蘇亦清被噎得啞口無言,唇邊標志性的笑斂了斂,好似想起了誰,眸間的熱情褪去,他輕笑一聲:“原以為我逃離了蘇府,就有了選擇的自由,如今也是空一場。”

見他沒來由的消沈低迷,林承辛正疑惑是不是說錯了什麽。宮殿的金門被打開,太子的隨身太監恭敬的請他們入殿,兩人結束了莫名其妙的對話,相對無聲的進了禦書房。

太子此時正悠閑地飲茶,桌上摞著高高的一堆奏章,神情頗感疲憊,精神卻挺好,兩人忙行禮:“參見太子殿下。”

“快平身。”太子笑道,放下了手中的茶杯:“知道今日喚你們來作何事嗎?”

蘇亦清恭敬笑道:“微臣不知。”

“蘇王怎可能會不知,宮中的大小事都瞞不過你,”太子哈哈大笑,正值青壯年,倒是十分近人的:“本宮就不和你們作朝上那一套,與你們交情頗深,便直抒胸臆開門見山了。”

太子望著眼前兩位品相都是京都數一數二的少年郎君,無論是學識還是勇才,都可圈可點,慶幸落入了他的麾下,若是被他人招去真是一大遺憾,太子笑道:“本宮為你們指婚與本宮的皇妹們,如何?”

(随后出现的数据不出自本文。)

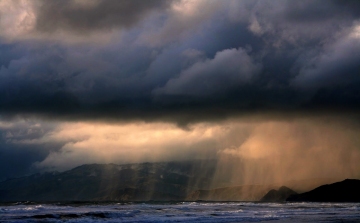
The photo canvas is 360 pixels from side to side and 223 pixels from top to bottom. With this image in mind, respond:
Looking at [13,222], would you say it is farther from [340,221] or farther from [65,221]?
[340,221]

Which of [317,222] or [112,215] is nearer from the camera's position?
[317,222]

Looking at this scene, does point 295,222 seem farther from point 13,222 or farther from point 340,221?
point 13,222

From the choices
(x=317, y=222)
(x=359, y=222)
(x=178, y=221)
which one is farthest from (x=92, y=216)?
(x=359, y=222)

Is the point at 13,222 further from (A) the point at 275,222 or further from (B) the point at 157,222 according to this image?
(A) the point at 275,222

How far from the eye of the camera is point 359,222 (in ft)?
233

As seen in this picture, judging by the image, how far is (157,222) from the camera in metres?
77.1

林承辛聽聞皺緊了眉頭,聯姻是官家鞏固地位拉攏人脈的最佳和平手段,太子對他們多少還是不放心的。

“謝太子,微臣無意婚娶,辜負太子美意了。”林承辛輕答,語氣裏都是堅定決絕。

太子面上有些不悅:“你是覺得本宮的皇妹們配不上你?”

在一旁的蘇亦清見狀況不對,怕林承辛一時惹怒了太子,忙勸道:“太子殿下,或許武親王有了自己的意中人,唯恐辜負了您的美意罷了。”

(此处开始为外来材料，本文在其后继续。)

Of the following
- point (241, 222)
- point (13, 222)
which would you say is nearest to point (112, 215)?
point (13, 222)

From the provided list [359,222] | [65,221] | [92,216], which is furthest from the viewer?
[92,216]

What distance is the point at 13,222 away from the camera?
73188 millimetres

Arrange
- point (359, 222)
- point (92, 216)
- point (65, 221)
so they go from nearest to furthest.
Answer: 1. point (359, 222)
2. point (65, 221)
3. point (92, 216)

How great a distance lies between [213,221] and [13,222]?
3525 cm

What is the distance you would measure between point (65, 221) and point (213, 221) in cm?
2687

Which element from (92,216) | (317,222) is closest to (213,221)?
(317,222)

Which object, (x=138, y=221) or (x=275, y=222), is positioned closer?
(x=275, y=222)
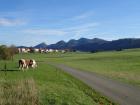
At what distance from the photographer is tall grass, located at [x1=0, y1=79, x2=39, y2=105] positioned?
1916 cm

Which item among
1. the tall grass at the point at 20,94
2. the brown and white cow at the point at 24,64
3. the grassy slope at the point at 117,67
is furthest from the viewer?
the brown and white cow at the point at 24,64

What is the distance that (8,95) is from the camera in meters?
→ 20.3

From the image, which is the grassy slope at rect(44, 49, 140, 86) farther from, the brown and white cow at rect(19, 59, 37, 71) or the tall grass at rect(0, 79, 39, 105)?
the tall grass at rect(0, 79, 39, 105)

太子面色才稍有緩和,端起茶杯飲了一口,他不想強求,聯親只是為了鞏固王位,若他的姻親是與他無害的家族,他倒是願意做個順水人情,成全了他。

“那子染倒是說說,你的意中人是誰?”

林承辛斂了斂眸,薄唇抿成一條直線,緘默其口。對於他這不同尋常的神情,蘇亦清玩味的側頭看著他,還真是被他胡亂說中了,這番冷情不易近人,是有了歡喜之人。

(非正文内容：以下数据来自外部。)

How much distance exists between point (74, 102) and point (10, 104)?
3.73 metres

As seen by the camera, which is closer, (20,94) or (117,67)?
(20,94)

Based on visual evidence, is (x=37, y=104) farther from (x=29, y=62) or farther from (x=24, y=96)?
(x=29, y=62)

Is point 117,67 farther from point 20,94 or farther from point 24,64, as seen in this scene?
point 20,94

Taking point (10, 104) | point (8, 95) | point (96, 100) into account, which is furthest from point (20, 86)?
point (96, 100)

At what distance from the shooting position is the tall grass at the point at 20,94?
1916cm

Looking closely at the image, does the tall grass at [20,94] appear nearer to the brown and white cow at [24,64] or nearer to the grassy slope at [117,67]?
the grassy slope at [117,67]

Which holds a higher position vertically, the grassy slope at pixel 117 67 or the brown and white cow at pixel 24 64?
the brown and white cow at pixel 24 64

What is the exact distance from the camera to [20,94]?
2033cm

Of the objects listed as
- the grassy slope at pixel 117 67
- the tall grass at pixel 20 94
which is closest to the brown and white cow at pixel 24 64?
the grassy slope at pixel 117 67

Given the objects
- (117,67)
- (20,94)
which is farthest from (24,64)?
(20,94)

到底是哪家姑娘如此神通廣大,把這冷面郎君都給馴服了。

“怎得?不能說?”太子笑問。

“微臣已有心上人,是普通人家的姑娘,還望太子殿下莫要指婚與我。”林承辛委婉拒絕,側頭看了眼幸災樂禍的蘇亦清,冷淡道:“要按婚娶年紀,蘇王比微臣大上一些,太子可將蘇王的婚親盡早提上日程。”

莫名牽扯上的蘇亦清瞪大了眼,心裏痛罵林承辛的恩將仇報,太子被兩人逗笑,擺擺手:“亦清也有意中人了?”

蘇亦清頗感頭疼:“算有吧。”

“罷了罷了,本宮還怕你們負了本宮的皇妹們。”太子笑道,生在皇家親兄弟骨肉相殘,倒是難得有如同他們一般的友親,他不願多加束縛,和他們閑話家常幾句就足夠了。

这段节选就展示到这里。